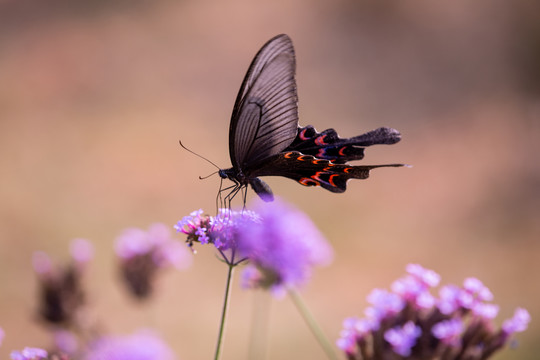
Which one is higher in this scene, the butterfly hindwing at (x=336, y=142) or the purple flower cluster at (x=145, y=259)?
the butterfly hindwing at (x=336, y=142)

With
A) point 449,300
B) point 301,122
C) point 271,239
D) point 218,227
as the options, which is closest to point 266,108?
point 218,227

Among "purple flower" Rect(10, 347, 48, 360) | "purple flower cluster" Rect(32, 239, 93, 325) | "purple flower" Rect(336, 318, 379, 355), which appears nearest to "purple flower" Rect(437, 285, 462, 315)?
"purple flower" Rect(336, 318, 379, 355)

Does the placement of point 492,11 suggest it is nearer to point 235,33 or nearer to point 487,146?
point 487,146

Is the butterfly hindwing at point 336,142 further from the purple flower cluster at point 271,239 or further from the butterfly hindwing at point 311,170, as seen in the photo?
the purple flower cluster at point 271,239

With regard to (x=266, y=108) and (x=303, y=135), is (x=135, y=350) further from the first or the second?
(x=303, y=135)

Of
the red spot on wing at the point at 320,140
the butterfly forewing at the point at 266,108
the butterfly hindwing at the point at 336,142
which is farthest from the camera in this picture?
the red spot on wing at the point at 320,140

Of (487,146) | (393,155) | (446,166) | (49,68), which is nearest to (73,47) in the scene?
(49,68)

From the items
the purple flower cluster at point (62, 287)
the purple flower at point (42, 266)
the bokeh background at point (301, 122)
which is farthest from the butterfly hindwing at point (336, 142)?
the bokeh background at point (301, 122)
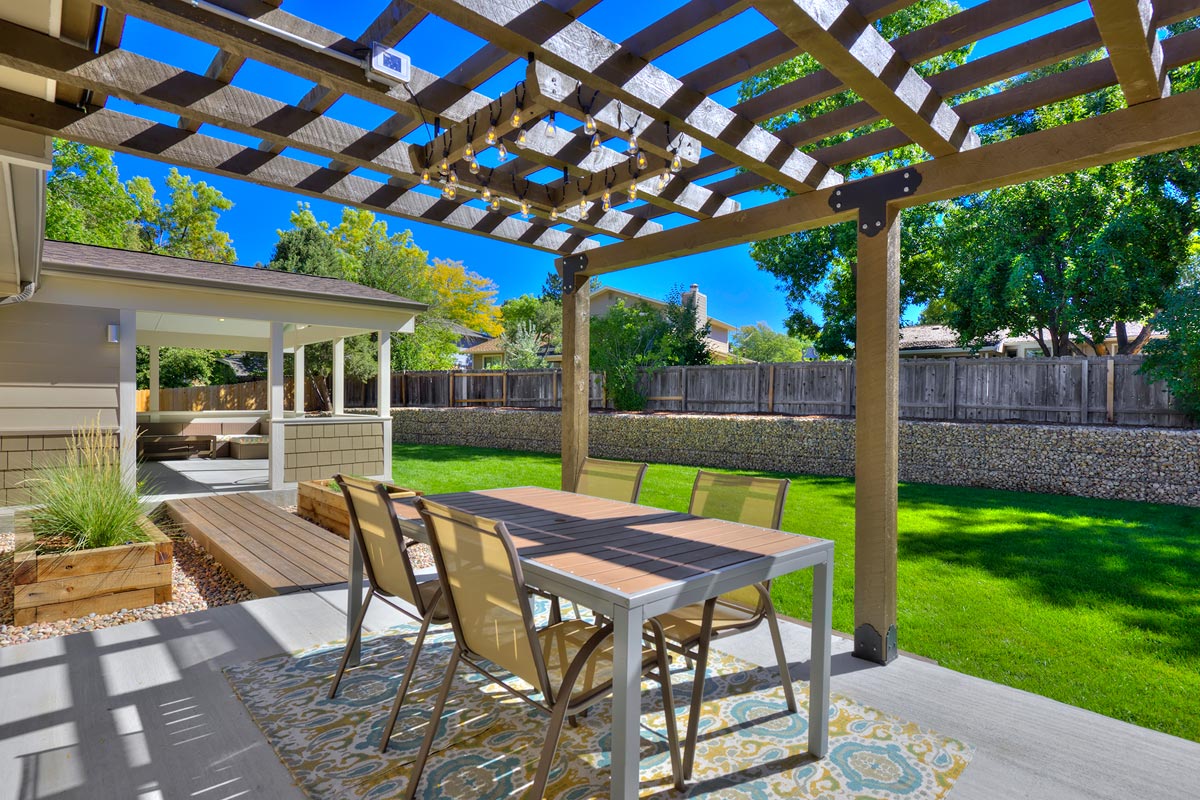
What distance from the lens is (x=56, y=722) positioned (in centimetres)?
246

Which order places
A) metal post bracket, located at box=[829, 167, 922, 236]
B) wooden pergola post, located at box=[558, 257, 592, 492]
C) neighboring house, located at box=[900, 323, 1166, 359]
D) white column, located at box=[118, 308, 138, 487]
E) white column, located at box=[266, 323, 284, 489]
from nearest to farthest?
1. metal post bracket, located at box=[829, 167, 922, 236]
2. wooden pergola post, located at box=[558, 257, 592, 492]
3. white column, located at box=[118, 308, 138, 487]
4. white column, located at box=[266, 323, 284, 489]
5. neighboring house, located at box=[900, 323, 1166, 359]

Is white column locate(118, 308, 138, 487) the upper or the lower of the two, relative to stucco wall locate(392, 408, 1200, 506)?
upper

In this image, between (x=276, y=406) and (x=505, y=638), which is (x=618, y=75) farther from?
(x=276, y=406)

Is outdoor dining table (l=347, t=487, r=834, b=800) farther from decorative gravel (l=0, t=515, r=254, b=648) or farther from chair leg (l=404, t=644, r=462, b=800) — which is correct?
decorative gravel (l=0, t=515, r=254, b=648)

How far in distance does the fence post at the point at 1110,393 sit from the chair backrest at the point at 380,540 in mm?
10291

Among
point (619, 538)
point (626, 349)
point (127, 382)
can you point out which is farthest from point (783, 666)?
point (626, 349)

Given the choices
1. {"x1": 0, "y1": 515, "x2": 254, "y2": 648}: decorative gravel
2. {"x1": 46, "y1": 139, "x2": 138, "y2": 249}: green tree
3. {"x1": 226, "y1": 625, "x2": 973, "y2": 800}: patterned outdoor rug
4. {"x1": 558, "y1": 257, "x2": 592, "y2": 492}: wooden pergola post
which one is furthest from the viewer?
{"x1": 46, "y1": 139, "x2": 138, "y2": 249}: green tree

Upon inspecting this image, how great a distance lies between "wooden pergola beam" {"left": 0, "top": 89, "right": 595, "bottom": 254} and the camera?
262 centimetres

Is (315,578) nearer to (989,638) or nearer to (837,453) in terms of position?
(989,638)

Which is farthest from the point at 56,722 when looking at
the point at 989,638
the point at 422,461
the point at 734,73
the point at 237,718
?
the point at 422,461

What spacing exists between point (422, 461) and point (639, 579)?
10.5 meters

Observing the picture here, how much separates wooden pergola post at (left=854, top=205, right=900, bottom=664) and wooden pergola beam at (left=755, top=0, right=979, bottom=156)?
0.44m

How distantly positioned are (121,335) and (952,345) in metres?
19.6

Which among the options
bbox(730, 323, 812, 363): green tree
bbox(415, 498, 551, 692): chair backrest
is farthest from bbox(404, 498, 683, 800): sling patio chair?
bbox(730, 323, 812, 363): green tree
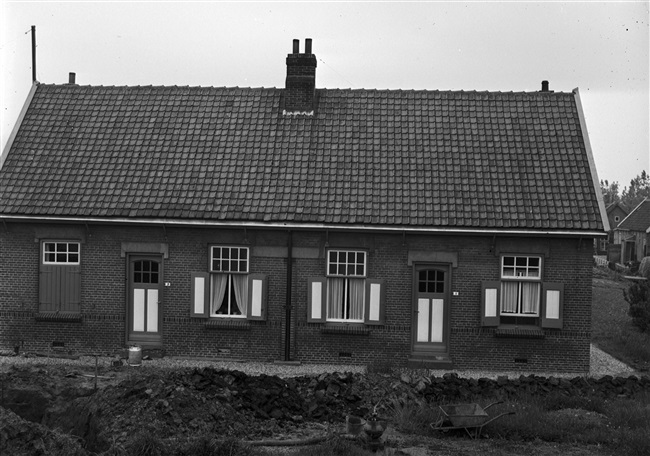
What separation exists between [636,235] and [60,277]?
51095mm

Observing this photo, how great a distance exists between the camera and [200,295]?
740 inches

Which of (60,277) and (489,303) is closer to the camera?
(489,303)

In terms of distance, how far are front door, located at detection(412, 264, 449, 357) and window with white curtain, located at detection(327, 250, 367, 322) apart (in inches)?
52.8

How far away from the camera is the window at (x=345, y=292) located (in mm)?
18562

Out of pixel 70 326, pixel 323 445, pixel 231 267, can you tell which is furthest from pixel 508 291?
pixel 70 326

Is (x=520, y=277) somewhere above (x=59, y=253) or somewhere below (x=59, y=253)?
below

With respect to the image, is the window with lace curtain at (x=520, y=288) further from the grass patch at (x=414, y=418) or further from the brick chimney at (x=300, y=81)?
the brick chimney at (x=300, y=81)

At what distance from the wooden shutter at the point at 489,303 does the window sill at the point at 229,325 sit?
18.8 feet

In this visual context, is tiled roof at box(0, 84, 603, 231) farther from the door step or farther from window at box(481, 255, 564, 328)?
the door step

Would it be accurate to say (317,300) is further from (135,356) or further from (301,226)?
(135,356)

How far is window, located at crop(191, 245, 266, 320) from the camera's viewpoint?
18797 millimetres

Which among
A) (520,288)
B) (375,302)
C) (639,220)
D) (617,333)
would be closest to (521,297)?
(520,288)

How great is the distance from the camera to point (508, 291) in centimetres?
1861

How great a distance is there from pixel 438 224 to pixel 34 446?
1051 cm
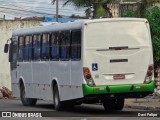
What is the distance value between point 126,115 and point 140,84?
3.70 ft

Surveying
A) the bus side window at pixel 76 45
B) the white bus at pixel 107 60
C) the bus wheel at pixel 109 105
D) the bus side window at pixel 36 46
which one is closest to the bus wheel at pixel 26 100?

***

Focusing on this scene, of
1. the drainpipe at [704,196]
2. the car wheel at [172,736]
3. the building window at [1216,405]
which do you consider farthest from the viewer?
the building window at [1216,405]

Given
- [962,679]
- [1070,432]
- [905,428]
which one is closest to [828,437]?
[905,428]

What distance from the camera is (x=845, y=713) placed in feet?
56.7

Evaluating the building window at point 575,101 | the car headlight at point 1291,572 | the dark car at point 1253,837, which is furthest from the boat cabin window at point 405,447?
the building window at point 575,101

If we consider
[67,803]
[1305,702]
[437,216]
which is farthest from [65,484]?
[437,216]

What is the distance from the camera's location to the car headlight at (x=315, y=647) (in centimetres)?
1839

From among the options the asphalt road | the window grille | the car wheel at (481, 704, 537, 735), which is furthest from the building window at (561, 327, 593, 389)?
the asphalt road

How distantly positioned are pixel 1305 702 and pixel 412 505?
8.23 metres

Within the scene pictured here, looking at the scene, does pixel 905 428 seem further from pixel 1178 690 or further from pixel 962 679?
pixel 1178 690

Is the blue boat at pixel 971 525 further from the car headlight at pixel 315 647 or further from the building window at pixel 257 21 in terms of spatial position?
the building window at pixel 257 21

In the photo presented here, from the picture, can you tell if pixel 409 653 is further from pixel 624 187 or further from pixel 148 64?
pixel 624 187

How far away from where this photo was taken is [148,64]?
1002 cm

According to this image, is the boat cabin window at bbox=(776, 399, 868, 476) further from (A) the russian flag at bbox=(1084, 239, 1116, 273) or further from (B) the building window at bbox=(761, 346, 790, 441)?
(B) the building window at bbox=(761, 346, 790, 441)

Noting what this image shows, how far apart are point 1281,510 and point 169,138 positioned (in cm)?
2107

***

▶ _Exercise brief_
Reproduce the listing word for word, starting at the line that contains "With regard to" and ending at the line that contains "5. neighboring house, located". Omit the pictures from your answer.

▶ _Final answer_
With regard to (x=266, y=108) and (x=303, y=135), is (x=135, y=350) further from the first or the second?
(x=303, y=135)

Of
the red spot on wing at the point at 320,140
the butterfly forewing at the point at 266,108
the butterfly hindwing at the point at 336,142
which is farthest from the camera in this picture?
the red spot on wing at the point at 320,140

Of (487,146) | (393,155) | (446,166) | (49,68), which is nearest to (73,47) in the scene?
(49,68)

From the items
the purple flower cluster at point (62, 287)
the purple flower at point (42, 266)
the bokeh background at point (301, 122)
which is farthest from the butterfly hindwing at point (336, 142)?
the bokeh background at point (301, 122)
What distance from the lens is (x=56, y=722) positioned (in centimetres)?
246

Which order places
A) metal post bracket, located at box=[829, 167, 922, 236]
B) wooden pergola post, located at box=[558, 257, 592, 492]
C) neighboring house, located at box=[900, 323, 1166, 359]
D) white column, located at box=[118, 308, 138, 487]
E) white column, located at box=[266, 323, 284, 489]
from nearest to farthest?
1. metal post bracket, located at box=[829, 167, 922, 236]
2. wooden pergola post, located at box=[558, 257, 592, 492]
3. white column, located at box=[118, 308, 138, 487]
4. white column, located at box=[266, 323, 284, 489]
5. neighboring house, located at box=[900, 323, 1166, 359]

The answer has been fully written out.